Goal: List every line below that contains the word "farther".

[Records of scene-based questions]
=-=-=-=-=
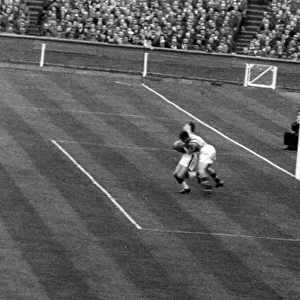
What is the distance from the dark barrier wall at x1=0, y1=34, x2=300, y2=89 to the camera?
4388 cm

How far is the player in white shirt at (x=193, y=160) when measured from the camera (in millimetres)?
28547

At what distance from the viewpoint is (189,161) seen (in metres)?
28.8

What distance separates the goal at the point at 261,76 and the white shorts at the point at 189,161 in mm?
16082

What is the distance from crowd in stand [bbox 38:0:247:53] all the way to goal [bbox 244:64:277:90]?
1.87 meters

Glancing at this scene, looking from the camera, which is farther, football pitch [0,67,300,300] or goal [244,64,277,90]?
goal [244,64,277,90]

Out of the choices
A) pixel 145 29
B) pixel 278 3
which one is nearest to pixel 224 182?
pixel 145 29

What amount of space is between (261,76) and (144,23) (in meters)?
4.93

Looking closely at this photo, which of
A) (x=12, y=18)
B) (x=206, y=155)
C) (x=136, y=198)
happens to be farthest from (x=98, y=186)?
(x=12, y=18)

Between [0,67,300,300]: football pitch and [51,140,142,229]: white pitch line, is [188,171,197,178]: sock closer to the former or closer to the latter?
[0,67,300,300]: football pitch

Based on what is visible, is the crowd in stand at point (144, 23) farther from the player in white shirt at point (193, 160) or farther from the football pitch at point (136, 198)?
the player in white shirt at point (193, 160)

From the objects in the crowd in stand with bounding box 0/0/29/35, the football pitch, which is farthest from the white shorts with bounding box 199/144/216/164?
the crowd in stand with bounding box 0/0/29/35

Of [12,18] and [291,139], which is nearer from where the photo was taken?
[291,139]

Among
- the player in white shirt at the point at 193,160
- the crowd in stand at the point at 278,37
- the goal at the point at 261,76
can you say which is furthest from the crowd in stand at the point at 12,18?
the player in white shirt at the point at 193,160

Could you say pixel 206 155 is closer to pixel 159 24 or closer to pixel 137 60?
pixel 137 60
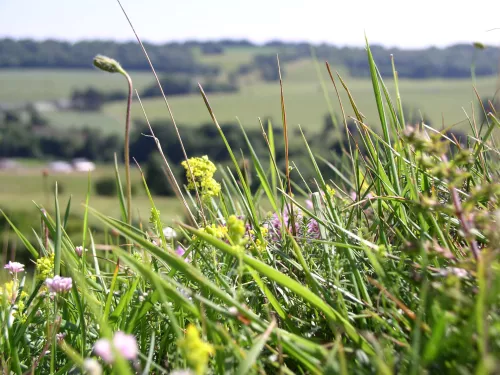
=-=-=-=-=
Exercise solution:
Glancing at this scene, looking from the camera, which is farther, football pitch [0,67,300,300] or goal [244,64,277,90]?
Based on what is visible, is the crowd in stand at point (144, 23) farther from the player in white shirt at point (193, 160) or farther from the football pitch at point (136, 198)?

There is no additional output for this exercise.